NVIDIAは声明で次のように述べている。「GeForce RTXへの需要は引き続き強く、メモリ供給は制約されています。メモリの利用可能性を最大化するため、GeForce RTX 5070 Laptop GPU 12GB構成をリリースします。これにより、パートナーは現在GeForce GPUの多くに搭載されている16Gb G7メモリに加えて、24Gb G7メモリを活用できるようになります。」

発売時期と対応メーカー

12GB VRAMを搭載したRTX 5070を採用したラップトップは、2024年6月より発売が開始される。ASUS、Lenovo、MSIなどの主要メーカーが、一部のモデルでこの新しいグラフィックカードをオプションとして提供する見込みだ。

価格とスペックの見通し

現時点では価格は未発表だが、海外メディアのNotebookCheckによると、12GBモデルの価格はRTX 5070 Tiと同等か、それより若干安価になる可能性が高いという。例えば、RTX 5070 Tiを搭載したAcer Predator Helios Neo 16S AIは、RAM容量によって最大2,650ドル程度で販売されている。新しい12GBモデルは、メーカーがRAM容量を抑えた構成を採用することで、価格を抑えられる見込みだ。

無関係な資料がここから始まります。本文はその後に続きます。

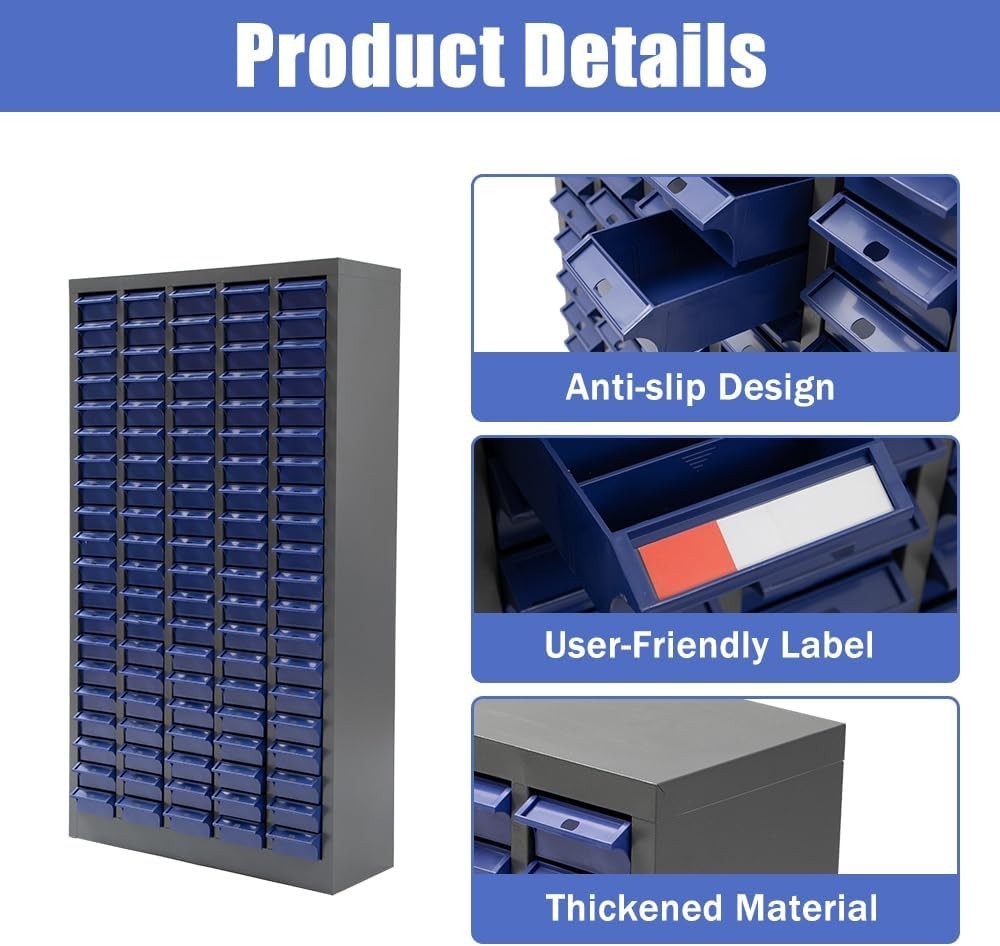100 Drawers Parts Cabinet, Bolt & Nut Storage Hardware Tool Organization Shelves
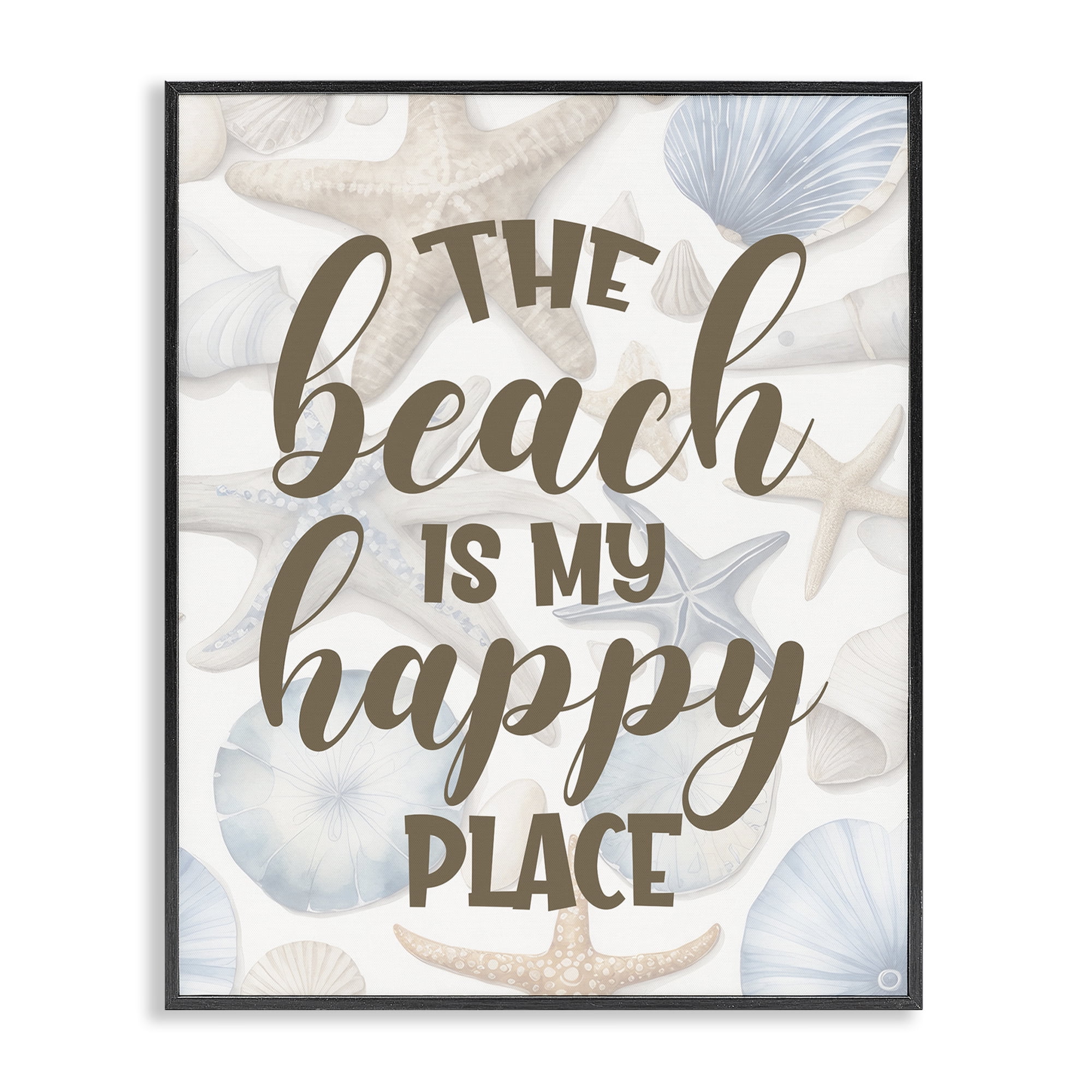 Stupell Industries Beach Happy Place Typography Painting Black Framed Art Print Wall Art, 16 x 20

NVIDIAは12GBモデルの詳細なスペックリストをまだ公開していないが、同社によると、24Gb G7メモリを使用しており、従来の16Gb G7メモリとは製造プロセスが異なる。前者は3GBメモリモジュール、後者は2GBモジュールで構成されている。いずれにせよ、NVIDIAはSamsungやMicronから供給されるメモリを活用し、安定した生産を実現している。

性能面の注意点

ただし、NVIDIAがRTX 5070のバスインターフェースを192ビットに拡張していない場合、新しい12GBモデルはVRAMの追加容量を十分に活かせない可能性がある。これは、RTX 5070 Tiや上位モデルと比較して、メモリ帯域幅が制限されるためだ。多くのゲームでは大きな違いはないとみられるが、VRAM容量だけを見るとアップグレードに見える新モデルも、実際の性能向上は限定的となる可能性がある。